:: Explore o material ::
a: Liste todas as cores citadas no trecho selecionado.
b: Copie do trecho selecionado a parte que começa em "Resolvemos fundar o" e termina em "linha editorial também.".

**** Trecho selecionado

Era novembro de 2014. Primeiro fim de semana. Plena campanha da Dilma. Fim de tarde na RPPN dele, a Linda Serra dos Topázios. Jaime e eu começamos a conversar sobre a falta que fazia termos acesso a um veículo independente e democrático de informação.

Resolvemos fundar o nosso. Um espaço não comercial, de resistência. Mais um trabalho de militância, voluntário, por suposto. Jaime propôs um jornal; eu, uma revista. O nome eu escolhi (ele queria Bacurau). Dividimos as tarefas. A capa ficou com ele, a linha editorial também.

Correr atrás da grana ficou por minha conta. A paleta de cores, depois de larga prosa, Jaime fechou questão – “nossas cores vão ser o vermelho e o amarelo, porque revista tem que ter cor de luta, cor vibrante” (eu queria verde-floresta). Na paz, acabei enfiando um branco.

********
**** Dados de origem

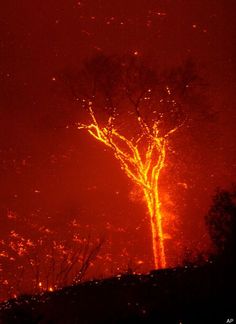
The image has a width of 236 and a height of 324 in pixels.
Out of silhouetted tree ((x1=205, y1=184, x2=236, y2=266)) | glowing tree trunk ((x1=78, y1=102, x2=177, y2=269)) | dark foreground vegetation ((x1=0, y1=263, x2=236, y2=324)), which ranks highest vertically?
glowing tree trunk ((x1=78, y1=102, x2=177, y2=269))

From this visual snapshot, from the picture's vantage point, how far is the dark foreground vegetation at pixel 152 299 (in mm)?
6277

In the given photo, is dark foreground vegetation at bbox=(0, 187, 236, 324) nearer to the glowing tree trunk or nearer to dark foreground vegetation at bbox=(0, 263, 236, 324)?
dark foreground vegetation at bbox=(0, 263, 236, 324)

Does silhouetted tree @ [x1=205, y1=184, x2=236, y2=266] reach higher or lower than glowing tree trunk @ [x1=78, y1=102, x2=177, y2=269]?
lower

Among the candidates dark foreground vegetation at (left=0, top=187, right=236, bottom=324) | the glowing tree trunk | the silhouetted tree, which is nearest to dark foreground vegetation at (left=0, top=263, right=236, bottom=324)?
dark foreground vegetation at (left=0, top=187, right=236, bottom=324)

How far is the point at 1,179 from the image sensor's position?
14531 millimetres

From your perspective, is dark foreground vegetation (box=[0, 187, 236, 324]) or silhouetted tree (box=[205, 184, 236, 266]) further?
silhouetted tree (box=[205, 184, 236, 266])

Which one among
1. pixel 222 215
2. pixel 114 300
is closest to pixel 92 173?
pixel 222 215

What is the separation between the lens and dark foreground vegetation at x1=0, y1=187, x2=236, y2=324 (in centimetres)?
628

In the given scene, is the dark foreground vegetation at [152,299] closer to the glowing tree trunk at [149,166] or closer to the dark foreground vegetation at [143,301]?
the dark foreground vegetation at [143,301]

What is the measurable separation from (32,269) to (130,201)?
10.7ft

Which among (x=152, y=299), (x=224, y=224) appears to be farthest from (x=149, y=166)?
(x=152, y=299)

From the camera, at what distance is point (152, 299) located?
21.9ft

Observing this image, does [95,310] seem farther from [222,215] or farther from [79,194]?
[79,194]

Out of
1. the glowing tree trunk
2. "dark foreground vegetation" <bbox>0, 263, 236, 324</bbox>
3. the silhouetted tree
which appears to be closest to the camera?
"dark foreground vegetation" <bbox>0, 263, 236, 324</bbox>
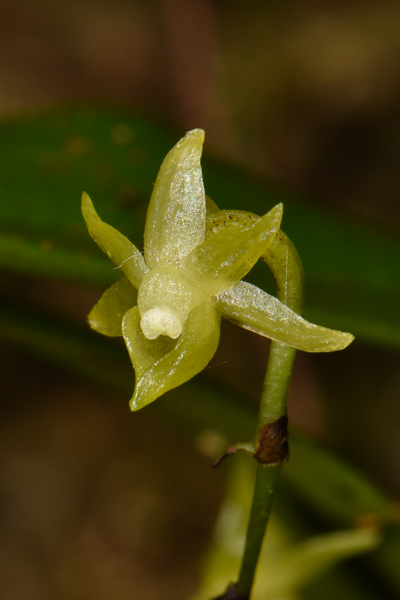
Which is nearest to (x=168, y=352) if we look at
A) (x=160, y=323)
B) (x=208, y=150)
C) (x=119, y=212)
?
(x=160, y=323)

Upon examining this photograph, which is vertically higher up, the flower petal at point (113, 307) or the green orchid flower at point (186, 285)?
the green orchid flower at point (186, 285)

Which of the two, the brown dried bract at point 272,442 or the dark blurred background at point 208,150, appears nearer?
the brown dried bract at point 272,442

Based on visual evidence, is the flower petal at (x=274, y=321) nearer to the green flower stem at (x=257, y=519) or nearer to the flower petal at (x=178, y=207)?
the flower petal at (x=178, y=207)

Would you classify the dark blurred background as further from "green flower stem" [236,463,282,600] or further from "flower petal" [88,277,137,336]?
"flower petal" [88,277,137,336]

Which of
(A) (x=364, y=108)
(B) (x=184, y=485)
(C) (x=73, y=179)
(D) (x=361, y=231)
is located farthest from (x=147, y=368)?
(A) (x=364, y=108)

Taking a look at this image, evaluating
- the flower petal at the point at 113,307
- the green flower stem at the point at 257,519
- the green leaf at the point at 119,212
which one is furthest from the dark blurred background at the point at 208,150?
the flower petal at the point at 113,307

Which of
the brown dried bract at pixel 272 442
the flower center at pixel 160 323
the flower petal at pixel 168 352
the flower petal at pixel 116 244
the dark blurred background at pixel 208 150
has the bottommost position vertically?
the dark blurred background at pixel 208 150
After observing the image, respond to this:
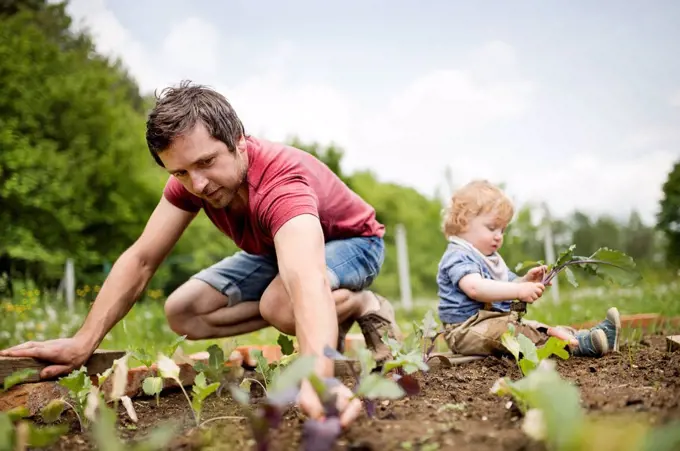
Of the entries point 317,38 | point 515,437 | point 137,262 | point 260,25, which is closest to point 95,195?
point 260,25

********

:: Respostas por item ::
a: Vermelho, amarelo, verde-floresta e branco.

b:
Resolvemos fundar o nosso. Um espaço não comercial, de resistência. Mais um trabalho de militância, voluntário, por suposto. Jaime propôs um jornal; eu, uma revista. O nome eu escolhi (ele queria Bacurau). Dividimos as tarefas. A capa ficou com ele, a linha editorial também.